• PROBLEM TO SOLVE
The records that follow are to be repeated exactly, with the pictures removed.
---- DATASET ENTRIES
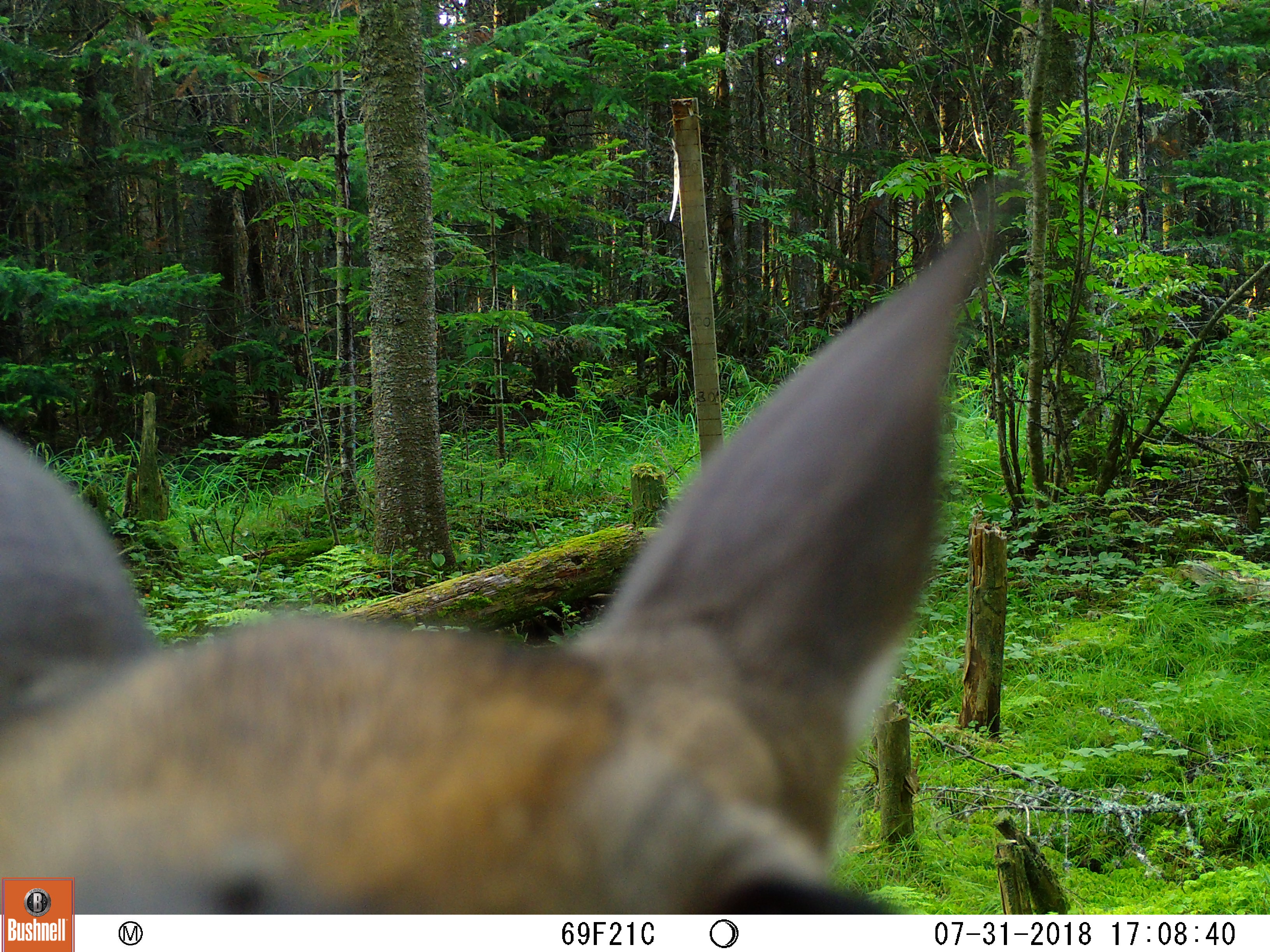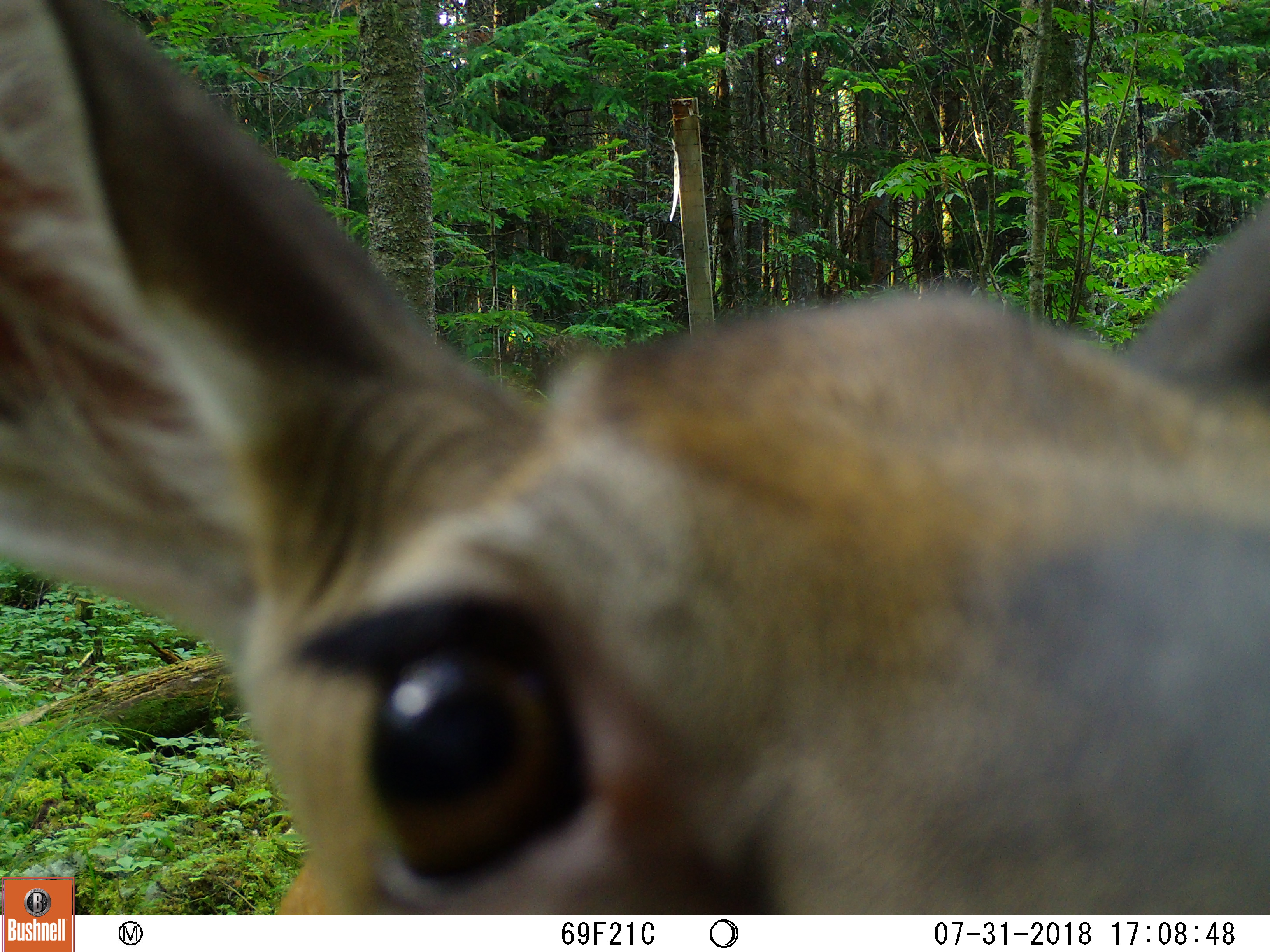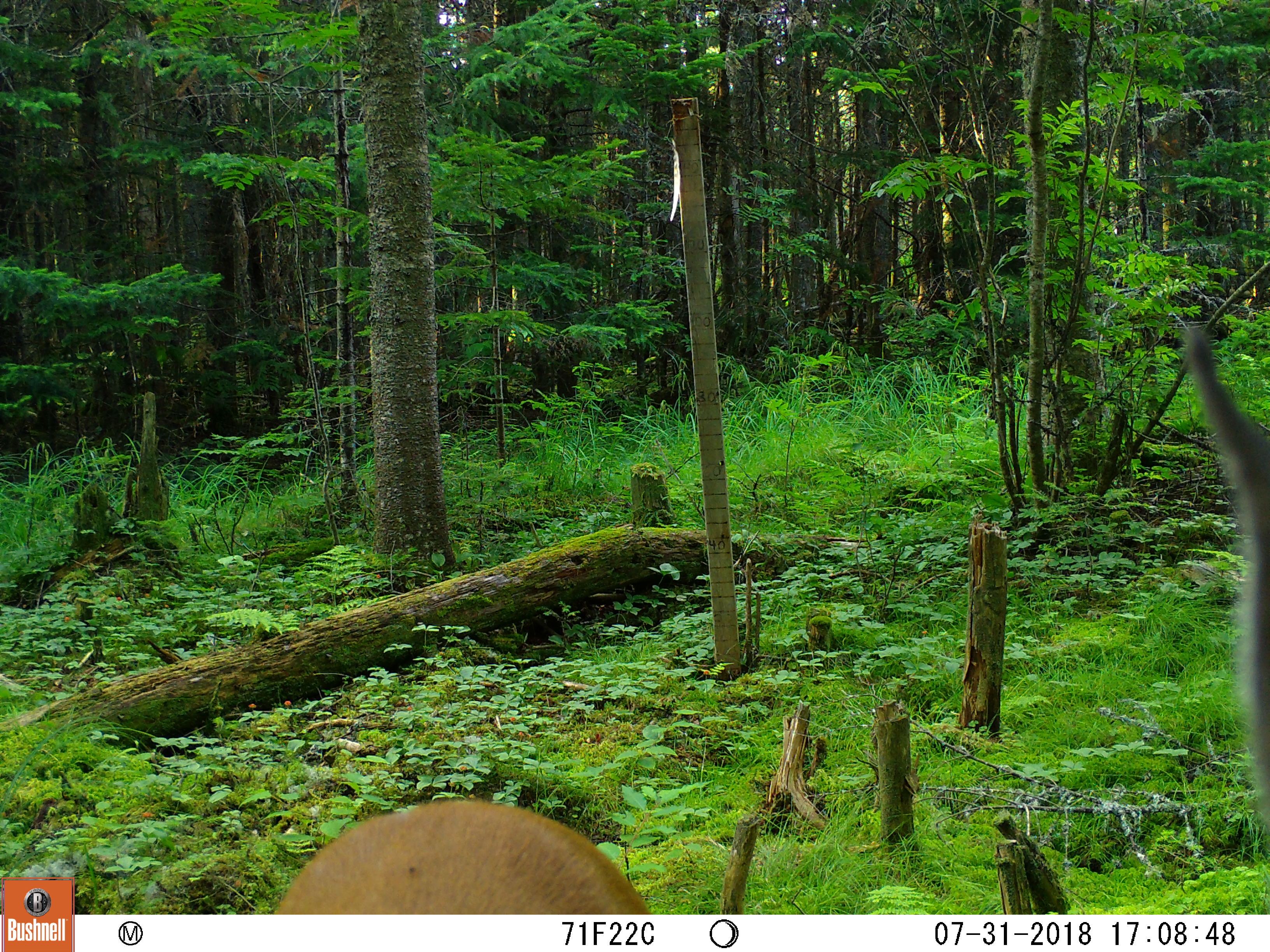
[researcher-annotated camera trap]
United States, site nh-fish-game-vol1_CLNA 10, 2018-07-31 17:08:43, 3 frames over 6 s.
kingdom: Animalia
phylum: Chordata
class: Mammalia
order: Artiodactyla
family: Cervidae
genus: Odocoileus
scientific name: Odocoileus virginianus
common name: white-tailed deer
--------
• SOLUTION TO THE PROBLEM
[researcher-annotated camera trap]
United States, site nh-fish-game-vol1_CLNA 10, 2018-07-31 17:08:43, 3 frames over 6 s.
kingdom: Animalia
phylum: Chordata
class: Mammalia
order: Artiodactyla
family: Cervidae
genus: Odocoileus
scientific name: Odocoileus virginianus
common name: white-tailed deer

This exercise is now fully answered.